Today, less and less is the term ‘cult’ used in academic writing because of the perceived pejorative nature of the word. In a 2006 editorial, Christianity Today noted: ‘the word cult is a problem. For better or worse, it has shifted in meaning and has become associated with bizarre groups . . . no matter how many qualifications are made.’[6] Other, more preferred terms today are: new religious movements, alternative religions, minority religions. However, each has its own strengths and weaknesses. The term ‘cult’ is used in this work with an emphasis on the unorthodox teaching of the group. When a new group significantly diverges from the essential, foundational beliefs of an established group, from the perspective of the larger group, the emergent group is a cult.”

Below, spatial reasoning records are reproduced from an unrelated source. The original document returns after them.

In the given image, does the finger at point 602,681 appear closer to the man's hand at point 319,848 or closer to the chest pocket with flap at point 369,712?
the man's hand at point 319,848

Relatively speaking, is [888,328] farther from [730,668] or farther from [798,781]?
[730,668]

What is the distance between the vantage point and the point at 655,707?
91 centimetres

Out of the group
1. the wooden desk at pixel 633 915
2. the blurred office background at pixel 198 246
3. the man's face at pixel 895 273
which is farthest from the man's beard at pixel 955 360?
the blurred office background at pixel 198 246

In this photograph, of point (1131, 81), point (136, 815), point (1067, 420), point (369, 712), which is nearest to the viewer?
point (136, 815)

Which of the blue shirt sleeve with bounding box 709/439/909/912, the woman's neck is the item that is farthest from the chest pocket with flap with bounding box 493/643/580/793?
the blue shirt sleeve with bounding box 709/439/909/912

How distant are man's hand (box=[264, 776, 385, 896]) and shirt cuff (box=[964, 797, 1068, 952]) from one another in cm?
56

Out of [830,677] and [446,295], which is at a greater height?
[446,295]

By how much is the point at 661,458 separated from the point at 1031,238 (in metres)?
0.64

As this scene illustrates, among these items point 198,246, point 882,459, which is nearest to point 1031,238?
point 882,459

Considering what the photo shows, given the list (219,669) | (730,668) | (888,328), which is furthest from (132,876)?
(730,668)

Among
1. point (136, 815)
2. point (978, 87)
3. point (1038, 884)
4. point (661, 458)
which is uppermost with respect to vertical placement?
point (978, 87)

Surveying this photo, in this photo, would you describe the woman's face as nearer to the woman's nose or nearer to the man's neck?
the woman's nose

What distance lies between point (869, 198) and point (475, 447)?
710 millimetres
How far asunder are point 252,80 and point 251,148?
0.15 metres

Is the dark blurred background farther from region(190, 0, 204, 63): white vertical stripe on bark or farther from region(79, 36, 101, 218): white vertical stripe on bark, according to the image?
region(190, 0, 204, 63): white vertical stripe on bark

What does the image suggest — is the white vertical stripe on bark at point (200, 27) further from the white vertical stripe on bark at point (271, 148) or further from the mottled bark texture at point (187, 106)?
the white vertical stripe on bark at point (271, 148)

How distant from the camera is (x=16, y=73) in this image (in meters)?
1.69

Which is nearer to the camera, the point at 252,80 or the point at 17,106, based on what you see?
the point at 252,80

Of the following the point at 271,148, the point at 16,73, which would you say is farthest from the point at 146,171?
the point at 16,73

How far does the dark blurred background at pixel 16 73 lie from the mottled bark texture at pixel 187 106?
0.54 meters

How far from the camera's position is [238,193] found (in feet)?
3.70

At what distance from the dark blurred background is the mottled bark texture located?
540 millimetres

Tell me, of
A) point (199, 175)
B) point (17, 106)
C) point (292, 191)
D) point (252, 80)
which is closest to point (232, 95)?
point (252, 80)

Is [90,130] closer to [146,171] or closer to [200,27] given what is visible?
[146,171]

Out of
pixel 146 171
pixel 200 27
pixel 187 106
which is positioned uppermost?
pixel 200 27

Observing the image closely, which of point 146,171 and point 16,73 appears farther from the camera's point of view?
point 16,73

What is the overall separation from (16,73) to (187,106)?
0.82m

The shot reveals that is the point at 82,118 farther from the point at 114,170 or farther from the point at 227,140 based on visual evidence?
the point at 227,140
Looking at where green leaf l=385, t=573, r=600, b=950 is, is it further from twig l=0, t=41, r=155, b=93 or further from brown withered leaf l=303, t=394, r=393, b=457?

[1]In Another Gospel: Cults, Alternative Religions, and the New Age Movement (Grand Rapids, MI: Zondervan, 1989), 20, Ruth Tucker provides a helpful definition of world religions: “. . . religious movements that have attained a status recognized worldwide for their embodiment of particular sacred traditions.”

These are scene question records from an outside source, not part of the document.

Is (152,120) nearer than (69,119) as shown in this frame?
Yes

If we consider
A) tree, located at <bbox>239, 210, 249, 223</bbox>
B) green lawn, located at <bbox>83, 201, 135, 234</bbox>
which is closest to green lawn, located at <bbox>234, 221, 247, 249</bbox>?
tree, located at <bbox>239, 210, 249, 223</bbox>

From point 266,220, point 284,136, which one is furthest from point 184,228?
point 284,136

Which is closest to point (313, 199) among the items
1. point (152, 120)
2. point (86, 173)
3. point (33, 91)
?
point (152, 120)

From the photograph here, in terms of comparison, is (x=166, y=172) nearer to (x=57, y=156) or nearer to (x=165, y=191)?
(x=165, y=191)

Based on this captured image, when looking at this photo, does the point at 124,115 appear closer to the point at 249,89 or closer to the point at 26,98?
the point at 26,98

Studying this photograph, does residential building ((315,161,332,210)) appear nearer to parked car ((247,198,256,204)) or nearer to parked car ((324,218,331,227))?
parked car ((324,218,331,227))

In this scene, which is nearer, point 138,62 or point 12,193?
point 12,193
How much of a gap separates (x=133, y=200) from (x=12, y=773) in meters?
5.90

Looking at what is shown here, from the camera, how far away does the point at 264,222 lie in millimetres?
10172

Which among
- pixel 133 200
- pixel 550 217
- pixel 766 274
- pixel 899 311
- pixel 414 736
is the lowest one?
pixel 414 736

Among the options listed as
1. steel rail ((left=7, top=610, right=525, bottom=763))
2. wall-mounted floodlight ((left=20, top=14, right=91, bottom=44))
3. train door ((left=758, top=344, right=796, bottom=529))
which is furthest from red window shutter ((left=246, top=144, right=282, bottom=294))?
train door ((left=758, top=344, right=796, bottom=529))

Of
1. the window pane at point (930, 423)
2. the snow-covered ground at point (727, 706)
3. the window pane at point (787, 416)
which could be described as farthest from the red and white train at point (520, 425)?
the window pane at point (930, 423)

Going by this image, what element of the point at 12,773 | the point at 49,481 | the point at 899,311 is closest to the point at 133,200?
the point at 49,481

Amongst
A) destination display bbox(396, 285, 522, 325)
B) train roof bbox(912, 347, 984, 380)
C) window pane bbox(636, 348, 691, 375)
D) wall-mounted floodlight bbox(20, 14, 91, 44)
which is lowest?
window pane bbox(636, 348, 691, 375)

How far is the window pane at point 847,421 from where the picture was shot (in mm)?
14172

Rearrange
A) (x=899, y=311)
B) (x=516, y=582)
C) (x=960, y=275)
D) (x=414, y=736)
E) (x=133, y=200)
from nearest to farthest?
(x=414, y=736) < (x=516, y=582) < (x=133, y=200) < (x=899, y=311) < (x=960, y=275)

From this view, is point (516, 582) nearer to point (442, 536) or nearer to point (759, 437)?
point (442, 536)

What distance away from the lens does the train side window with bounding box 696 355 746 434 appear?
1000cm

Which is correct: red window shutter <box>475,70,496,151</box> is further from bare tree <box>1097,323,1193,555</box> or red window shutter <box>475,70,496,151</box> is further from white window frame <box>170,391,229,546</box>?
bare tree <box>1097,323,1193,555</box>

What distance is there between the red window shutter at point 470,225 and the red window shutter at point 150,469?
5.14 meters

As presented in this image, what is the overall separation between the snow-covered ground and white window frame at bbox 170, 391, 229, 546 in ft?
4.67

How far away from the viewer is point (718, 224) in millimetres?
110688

[2]Lorne Dawson has noted that “[t]he label ‘cult’ is still a technical term in the scholarship on religion, like the terms ‘church’ or ‘sect.’ Lorne L Dawson, ed. Cults and New Religious Movements: A Reader (Malden, MA: Blackwell Publishing, 2003), 2. However, recognizing the “pejorative connotation” this term often possesses, Dawson determines to use the terminology “new religious movement.” This author has decided to use the term “cult” and to highlight the significant divergences of the cults from historical Christianity while, at the same time, pleading for a warm, loving, and gospel-focused approach to cult followers.

[3]Ruth Tucker has observed, “A cult is someone else’s religious group that does not agree with mine.” Ibid., 15.

[4]For example, Milton Yinger has identified as the major characteristic of a cult a withdrawal from a larger group. Milton J. Yinger, Religion, Society, and the Individual: An Introduction to the Sociology of Religion (New York: Macmillan, 1957), 154. Additional traits he includes are small size, the search for mystical experience, charismatic leadership, a sharp break in religious terms with society, and concern almost wholly with problems of individuals as opposed to society or social order. Andrew J. Pavlos, The Cult Experience (University of Michigan: Greenwood Press, 1982), 10-12, has included as major components of a cult: a strong leader, the dependence of individuals on the group for meeting needs, and isolation and seclusion from the outside world. J. Gordon Melton and Robert L. Moore, The Cult Experience: Responding to the New Religious Pluralism (New York: Pilgrim Press, 1982), 17, in one definition, understand a cult to be a “religious group that presents a distinctly alternative pattern for doing religion and adhering to a faith perspective than that dominant in the culture,” thus stressing the deviance of the cult from the larger group faith perspective.

[5]Matthew J. Slick, Right Answers for Wrong Beliefs (Kent, England: Sovereign World Ltd., 2001), 63,64.

[6]“Loose Cult Talk,” Christianity Today (March 1, 2006), 27.